╭─ Extracted data

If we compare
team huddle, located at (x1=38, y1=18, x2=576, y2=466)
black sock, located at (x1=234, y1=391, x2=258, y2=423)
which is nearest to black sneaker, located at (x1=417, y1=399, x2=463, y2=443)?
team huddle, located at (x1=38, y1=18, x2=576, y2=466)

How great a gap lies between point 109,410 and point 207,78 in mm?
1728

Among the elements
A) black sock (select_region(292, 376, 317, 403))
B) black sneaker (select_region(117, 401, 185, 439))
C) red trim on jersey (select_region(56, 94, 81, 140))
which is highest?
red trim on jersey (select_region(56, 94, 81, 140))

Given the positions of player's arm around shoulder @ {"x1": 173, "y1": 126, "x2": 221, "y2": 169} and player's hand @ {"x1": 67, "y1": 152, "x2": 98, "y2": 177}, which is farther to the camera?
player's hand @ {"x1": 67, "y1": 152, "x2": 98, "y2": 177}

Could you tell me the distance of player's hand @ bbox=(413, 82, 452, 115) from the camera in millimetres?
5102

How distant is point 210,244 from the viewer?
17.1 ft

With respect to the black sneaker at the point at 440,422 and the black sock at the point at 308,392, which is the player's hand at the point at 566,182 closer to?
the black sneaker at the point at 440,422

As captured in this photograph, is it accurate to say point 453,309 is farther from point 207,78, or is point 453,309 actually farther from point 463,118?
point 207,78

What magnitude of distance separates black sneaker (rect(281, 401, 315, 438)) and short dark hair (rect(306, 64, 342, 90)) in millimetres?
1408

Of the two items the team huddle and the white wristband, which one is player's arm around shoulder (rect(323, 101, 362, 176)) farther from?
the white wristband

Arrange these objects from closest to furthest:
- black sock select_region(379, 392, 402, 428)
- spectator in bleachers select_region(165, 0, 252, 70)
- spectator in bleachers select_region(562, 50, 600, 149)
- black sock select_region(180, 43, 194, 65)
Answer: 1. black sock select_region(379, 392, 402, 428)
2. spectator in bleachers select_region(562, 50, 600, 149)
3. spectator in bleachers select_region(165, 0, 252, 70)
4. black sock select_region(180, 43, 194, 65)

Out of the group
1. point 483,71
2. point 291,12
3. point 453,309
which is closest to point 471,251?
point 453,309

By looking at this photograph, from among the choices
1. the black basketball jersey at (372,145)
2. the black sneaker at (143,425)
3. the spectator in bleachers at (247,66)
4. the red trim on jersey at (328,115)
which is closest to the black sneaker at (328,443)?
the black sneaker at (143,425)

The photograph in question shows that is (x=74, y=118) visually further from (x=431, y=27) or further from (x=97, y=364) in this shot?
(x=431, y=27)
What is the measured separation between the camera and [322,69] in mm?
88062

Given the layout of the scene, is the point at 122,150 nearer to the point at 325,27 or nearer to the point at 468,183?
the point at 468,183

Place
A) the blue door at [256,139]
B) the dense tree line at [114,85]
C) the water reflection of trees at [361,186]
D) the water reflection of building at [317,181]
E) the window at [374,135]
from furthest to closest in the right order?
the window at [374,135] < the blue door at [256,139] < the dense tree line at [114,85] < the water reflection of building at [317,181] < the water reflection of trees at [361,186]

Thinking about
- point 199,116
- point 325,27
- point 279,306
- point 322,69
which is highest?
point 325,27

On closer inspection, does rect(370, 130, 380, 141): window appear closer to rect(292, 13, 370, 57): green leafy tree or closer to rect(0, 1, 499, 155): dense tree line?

╰─
╭─ Extracted data

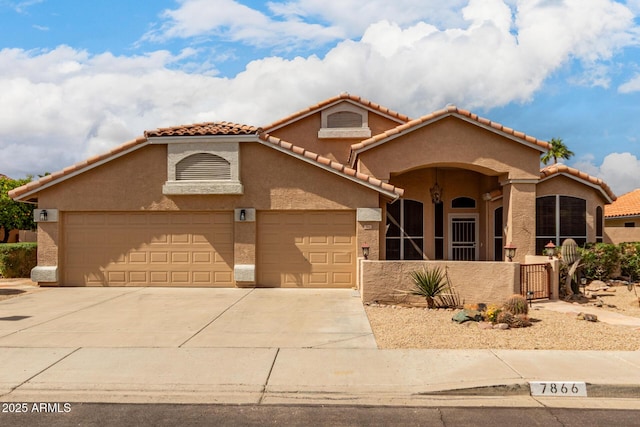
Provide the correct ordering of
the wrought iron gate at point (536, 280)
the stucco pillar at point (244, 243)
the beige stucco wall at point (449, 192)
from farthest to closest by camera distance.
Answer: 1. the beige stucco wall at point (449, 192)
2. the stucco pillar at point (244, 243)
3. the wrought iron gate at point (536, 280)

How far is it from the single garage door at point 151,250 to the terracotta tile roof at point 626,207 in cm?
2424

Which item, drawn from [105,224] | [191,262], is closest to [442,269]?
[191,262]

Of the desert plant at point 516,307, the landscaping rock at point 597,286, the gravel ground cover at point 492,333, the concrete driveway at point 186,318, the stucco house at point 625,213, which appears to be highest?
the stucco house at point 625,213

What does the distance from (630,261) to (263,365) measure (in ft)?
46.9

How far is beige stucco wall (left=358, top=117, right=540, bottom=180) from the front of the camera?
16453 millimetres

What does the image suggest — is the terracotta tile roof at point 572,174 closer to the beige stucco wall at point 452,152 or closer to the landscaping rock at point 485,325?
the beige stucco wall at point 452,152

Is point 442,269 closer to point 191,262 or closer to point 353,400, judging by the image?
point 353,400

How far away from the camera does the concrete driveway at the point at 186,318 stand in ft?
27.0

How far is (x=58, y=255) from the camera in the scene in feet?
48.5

╰─
╭─ Extracted data

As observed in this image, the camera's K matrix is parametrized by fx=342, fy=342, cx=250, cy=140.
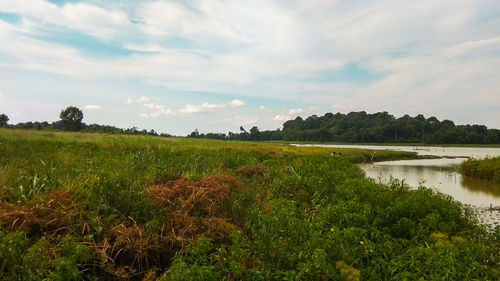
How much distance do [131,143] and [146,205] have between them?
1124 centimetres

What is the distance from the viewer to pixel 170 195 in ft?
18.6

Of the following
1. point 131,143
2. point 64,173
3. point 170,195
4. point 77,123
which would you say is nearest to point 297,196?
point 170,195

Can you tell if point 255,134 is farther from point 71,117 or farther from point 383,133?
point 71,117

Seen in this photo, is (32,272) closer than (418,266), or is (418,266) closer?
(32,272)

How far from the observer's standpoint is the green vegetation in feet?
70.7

╰─

# Exercise description
Reproduce the items above word for word, covering the stretch from the line containing "If we compare" through the line containing "4. black sock select_region(180, 43, 194, 65)".

# Complete answer
If we compare
team huddle, located at (x1=38, y1=18, x2=576, y2=466)
black sock, located at (x1=234, y1=391, x2=258, y2=423)
which is nearest to black sneaker, located at (x1=417, y1=399, x2=463, y2=443)?
team huddle, located at (x1=38, y1=18, x2=576, y2=466)

How great a gap lies between point 109,410 and point 207,78 in mm?
1728

Among the elements
A) black sock (select_region(292, 376, 317, 403))
B) black sneaker (select_region(117, 401, 185, 439))
C) red trim on jersey (select_region(56, 94, 81, 140))
which is highest?
red trim on jersey (select_region(56, 94, 81, 140))

Given the positions of player's arm around shoulder @ {"x1": 173, "y1": 126, "x2": 221, "y2": 169} and player's hand @ {"x1": 67, "y1": 152, "x2": 98, "y2": 177}, which is farther to the camera?
player's hand @ {"x1": 67, "y1": 152, "x2": 98, "y2": 177}

Could you tell me the distance of player's hand @ bbox=(413, 82, 452, 115) from the camera in millimetres?
5102

How distant is point 210,244 from the viewer?
17.1 ft

With respect to the black sneaker at the point at 440,422 and the black sock at the point at 308,392, which is the player's hand at the point at 566,182 closer to?
the black sneaker at the point at 440,422

As captured in this photograph, is it accurate to say point 453,309 is farther from point 207,78, or is point 453,309 actually farther from point 463,118?
point 207,78

What magnitude of distance separates black sneaker (rect(281, 401, 315, 438)) and short dark hair (rect(306, 64, 342, 90)) in millimetres?
1408

Of the two items the team huddle and the white wristband, which one is player's arm around shoulder (rect(323, 101, 362, 176)) farther from?
the white wristband

Arrange these objects from closest to furthest:
- black sock select_region(379, 392, 402, 428)
- spectator in bleachers select_region(165, 0, 252, 70)
- spectator in bleachers select_region(562, 50, 600, 149)
- black sock select_region(180, 43, 194, 65)
Answer: 1. black sock select_region(379, 392, 402, 428)
2. spectator in bleachers select_region(562, 50, 600, 149)
3. spectator in bleachers select_region(165, 0, 252, 70)
4. black sock select_region(180, 43, 194, 65)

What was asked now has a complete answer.